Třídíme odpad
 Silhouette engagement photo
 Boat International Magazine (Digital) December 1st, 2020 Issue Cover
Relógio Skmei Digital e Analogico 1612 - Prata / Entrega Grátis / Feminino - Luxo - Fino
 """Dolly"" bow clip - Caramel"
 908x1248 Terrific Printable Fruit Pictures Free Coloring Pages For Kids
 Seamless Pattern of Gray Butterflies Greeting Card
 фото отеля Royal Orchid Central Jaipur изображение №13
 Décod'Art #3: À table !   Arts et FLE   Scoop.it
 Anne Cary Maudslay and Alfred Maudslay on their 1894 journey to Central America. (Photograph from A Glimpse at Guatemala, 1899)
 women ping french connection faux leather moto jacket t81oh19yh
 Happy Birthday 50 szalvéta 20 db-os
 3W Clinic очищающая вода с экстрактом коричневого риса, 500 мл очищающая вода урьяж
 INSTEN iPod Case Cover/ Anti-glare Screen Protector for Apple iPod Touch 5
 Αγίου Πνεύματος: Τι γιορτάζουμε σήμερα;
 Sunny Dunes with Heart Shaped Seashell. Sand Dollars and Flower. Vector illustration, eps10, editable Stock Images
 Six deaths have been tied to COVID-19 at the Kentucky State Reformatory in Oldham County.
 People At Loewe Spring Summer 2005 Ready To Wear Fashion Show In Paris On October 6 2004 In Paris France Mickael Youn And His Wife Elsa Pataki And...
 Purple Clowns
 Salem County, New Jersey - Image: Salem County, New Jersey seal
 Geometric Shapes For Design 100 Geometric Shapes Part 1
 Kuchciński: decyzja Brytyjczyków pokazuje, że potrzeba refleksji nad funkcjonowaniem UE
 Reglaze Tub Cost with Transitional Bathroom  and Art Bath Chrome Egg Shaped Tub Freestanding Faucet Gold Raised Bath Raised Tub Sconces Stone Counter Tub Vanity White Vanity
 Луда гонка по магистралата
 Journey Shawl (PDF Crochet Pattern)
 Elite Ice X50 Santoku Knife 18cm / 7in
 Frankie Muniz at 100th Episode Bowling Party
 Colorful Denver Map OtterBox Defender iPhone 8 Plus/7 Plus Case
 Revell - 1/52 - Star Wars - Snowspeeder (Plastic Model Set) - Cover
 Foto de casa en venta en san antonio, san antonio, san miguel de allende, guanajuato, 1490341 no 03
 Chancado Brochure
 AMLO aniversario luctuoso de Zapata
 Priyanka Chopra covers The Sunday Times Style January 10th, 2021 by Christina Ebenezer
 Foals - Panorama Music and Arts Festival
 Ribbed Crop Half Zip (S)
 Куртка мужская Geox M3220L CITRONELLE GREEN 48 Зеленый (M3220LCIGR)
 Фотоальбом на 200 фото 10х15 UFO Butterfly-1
-------
Requirement. Each line above where the word "Shaped" occurs should be copied out.

Solved exercise.
 Sunny Dunes with Heart Shaped Seashell. Sand Dollars and Flower. Vector illustration, eps10, editable Stock Images
 Reglaze Tub Cost with Transitional Bathroom  and Art Bath Chrome Egg Shaped Tub Freestanding Faucet Gold Raised Bath Raised Tub Sconces Stone Counter Tub Vanity White Vanity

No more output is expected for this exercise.